- _Assigned task_: Repeat the lines of the data that follow, please, starting at the first and stopping after the one with "site RUA_S1_M46.".

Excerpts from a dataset
--- START ---

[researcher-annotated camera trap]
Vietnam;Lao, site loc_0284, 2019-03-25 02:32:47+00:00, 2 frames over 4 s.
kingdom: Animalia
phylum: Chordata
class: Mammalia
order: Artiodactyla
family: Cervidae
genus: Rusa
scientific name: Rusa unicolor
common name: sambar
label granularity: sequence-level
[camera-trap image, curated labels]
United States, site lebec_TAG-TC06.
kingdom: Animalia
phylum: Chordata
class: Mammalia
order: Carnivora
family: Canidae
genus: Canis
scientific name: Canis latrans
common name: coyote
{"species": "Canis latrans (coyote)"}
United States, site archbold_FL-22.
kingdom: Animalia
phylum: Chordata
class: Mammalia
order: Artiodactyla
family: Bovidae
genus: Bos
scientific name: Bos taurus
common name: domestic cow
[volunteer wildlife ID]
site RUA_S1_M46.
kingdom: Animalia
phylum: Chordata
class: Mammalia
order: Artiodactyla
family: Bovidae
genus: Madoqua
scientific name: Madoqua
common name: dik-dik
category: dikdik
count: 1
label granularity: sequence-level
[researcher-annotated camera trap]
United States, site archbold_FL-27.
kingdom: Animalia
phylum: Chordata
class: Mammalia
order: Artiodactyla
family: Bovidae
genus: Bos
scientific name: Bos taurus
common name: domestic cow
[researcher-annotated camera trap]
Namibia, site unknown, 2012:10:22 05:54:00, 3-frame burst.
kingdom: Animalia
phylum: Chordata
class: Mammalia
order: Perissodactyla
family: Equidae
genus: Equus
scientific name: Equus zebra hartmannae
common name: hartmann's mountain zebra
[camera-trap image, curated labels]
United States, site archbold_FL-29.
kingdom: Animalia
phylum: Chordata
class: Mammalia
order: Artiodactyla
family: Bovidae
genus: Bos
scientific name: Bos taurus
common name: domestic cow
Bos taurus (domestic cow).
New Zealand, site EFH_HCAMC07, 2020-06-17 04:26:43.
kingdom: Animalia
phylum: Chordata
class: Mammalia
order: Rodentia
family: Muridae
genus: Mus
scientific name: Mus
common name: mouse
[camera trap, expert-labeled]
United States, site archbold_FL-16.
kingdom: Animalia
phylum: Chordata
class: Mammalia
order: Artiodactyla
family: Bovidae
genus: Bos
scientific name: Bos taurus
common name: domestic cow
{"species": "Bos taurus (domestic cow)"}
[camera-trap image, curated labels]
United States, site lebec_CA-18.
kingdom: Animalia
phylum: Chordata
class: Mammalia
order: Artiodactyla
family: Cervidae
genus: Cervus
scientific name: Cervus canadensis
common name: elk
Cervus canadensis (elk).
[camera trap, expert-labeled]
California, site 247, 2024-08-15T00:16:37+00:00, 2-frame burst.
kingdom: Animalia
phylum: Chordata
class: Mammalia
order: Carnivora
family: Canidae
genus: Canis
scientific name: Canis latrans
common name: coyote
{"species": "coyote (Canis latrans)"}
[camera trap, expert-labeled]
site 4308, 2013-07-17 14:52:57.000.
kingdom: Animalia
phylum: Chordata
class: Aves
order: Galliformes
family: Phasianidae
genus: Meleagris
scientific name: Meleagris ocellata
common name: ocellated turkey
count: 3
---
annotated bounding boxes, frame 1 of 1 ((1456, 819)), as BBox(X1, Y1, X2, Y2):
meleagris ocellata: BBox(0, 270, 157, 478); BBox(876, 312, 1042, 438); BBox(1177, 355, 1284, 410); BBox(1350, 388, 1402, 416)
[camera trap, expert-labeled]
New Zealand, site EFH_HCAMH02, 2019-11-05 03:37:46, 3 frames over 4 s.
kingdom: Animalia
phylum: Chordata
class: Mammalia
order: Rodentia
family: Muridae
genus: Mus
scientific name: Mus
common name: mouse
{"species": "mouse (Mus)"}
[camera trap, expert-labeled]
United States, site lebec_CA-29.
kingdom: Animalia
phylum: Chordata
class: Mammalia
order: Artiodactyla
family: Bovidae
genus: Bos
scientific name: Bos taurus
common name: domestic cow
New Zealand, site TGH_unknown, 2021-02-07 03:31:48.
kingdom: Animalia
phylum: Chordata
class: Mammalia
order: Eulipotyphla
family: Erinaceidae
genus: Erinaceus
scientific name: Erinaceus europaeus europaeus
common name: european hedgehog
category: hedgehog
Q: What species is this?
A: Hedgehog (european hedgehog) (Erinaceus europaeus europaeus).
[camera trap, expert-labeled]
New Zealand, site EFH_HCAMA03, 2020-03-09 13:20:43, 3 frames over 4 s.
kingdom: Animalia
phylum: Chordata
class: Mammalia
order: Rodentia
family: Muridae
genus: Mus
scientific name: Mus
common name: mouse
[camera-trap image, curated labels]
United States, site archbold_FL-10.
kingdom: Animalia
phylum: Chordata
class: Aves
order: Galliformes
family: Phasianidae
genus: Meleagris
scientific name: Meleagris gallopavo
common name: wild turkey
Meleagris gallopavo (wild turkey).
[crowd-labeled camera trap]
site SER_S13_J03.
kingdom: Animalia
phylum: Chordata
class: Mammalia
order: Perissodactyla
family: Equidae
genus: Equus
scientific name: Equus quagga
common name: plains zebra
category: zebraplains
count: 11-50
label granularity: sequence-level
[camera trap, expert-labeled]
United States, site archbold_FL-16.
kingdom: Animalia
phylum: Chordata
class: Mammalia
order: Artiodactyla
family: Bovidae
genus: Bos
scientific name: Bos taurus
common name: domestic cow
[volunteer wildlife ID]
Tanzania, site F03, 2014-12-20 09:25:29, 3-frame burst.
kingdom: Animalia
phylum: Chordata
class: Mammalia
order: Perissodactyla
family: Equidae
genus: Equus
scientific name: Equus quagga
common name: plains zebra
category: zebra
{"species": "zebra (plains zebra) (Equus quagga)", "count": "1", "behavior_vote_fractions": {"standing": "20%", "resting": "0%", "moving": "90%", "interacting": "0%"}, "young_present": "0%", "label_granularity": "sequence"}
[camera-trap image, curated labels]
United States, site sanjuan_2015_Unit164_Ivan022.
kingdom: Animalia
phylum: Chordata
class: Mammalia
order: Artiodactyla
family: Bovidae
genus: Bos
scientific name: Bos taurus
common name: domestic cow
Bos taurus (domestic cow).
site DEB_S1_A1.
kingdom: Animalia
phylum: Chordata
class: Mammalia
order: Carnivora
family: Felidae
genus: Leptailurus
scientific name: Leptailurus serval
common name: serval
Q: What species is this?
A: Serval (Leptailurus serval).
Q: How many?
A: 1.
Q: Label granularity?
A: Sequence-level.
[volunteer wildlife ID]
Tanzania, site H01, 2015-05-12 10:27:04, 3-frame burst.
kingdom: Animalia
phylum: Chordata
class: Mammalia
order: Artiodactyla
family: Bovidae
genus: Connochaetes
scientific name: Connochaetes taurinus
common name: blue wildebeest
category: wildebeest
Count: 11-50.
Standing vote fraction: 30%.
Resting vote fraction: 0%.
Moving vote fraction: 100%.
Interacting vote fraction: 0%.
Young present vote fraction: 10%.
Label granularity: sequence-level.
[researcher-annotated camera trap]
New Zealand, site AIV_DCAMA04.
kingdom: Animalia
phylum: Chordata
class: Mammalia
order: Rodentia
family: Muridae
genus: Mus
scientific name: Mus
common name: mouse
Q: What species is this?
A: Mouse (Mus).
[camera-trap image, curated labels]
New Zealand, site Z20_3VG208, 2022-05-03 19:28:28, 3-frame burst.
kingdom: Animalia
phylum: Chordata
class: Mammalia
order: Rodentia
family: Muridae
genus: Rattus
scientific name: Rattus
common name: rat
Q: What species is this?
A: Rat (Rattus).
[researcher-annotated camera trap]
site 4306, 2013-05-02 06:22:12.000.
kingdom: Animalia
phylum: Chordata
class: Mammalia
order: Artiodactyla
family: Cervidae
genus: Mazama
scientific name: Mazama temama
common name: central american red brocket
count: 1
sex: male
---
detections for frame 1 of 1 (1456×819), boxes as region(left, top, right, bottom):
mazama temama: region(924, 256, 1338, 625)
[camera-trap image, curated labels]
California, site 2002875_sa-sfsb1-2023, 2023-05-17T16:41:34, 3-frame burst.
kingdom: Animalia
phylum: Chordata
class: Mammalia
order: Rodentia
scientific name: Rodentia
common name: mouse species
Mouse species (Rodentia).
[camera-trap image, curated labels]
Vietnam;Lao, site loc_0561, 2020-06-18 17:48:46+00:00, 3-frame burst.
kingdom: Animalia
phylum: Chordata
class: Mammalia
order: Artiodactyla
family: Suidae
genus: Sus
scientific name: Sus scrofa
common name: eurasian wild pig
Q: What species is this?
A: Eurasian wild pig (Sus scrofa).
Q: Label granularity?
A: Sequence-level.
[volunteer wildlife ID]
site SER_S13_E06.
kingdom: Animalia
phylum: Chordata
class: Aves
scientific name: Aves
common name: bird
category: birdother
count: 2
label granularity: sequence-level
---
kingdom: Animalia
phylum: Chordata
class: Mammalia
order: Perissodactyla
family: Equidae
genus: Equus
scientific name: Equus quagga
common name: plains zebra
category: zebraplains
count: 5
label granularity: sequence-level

--- END ---

- _Task result_:
[researcher-annotated camera trap]
Vietnam;Lao, site loc_0284, 2019-03-25 02:32:47+00:00, 2 frames over 4 s.
kingdom: Animalia
phylum: Chordata
class: Mammalia
order: Artiodactyla
family: Cervidae
genus: Rusa
scientific name: Rusa unicolor
common name: sambar
label granularity: sequence-level
[camera-trap image, curated labels]
United States, site lebec_TAG-TC06.
kingdom: Animalia
phylum: Chordata
class: Mammalia
order: Carnivora
family: Canidae
genus: Canis
scientific name: Canis latrans
common name: coyote
{"species": "Canis latrans (coyote)"}
United States, site archbold_FL-22.
kingdom: Animalia
phylum: Chordata
class: Mammalia
order: Artiodactyla
family: Bovidae
genus: Bos
scientific name: Bos taurus
common name: domestic cow
[volunteer wildlife ID]
site RUA_S1_M46.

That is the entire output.